La Maestra Cartonera est un projet qui naît à Bogotá, capitale de la Colombie, le 1er janvier 2010. Cette maison d’édition cartonera est l’initiative de l’enseignante du collège Policarpa Salavarrieta Paola Andrea Flórez. Sa devise est : “La escuela pública como espacio de criatividades” (l’école publique comme espace de créativité – traduction libre). Il s’agit en effet d’inviter les élèves dans le monde du livre à travers les procédés artisanaux de la reliure, l’illustration, l’écriture, la fabrication de papier et d’autres aspects de la vie des livres.
Le collège Policarpa accueille de nombreux.ses élèves provennant de familles défavorisées dans lesquelles la lecture n’est pas une habitude récréative. Lire est en effet un goût, une habitude liée à la classes sociales. Il faut d’ailleurs rappeler que le salaire moyen, en Colombie, est de 290€ (soit environ 1 115 000 COP). Or, le prix moyen d’un livre neuf est d’environ 10€ (soit environ 40 000 COP) : c’est un produit cher.
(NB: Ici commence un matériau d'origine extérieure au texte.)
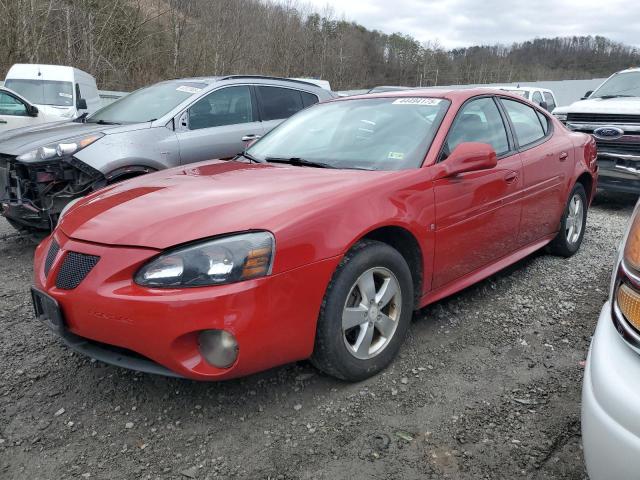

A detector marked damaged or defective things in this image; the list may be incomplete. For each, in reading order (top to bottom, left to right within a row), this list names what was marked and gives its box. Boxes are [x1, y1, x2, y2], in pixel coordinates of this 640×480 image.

damaged front bumper [0, 153, 104, 230]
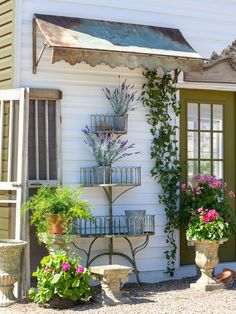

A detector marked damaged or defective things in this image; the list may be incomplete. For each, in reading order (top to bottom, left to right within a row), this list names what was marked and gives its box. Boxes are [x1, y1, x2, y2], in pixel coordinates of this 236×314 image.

rusty corrugated metal awning [32, 13, 203, 72]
Le graphique ci-dessous reporte les habitudes de lecture des jeunes entre cinq et onze ans, en 2012. Plus de la moitié attestent lire une fois par semaine ou moins
Le projet éducatif de la Maestra Cartonera est de rapprocher l’univers des livres, de l’écriture, aux enfants en promouvant leur propre sensibilité, langages et représentations. En ne faisant pas référence à un capital culturel symbolique dicté par les classes hautes (qui exclut les classes les plus basses de la culture littéraire) mais au quotidien, à l’intime, à l’histoire personnelle. Ainsi, le livre redevient un objet d’inclusion, de partage et de plaisir, tant pour les enfants que pour leurs parents. En effet, ceux ci sont invités aux marchés de livres cartoneros produits par le collège, où ils sont invités à découvrir le travail réalisé par leur progéniture et ont la possibilité d’en acquérir à bas prix.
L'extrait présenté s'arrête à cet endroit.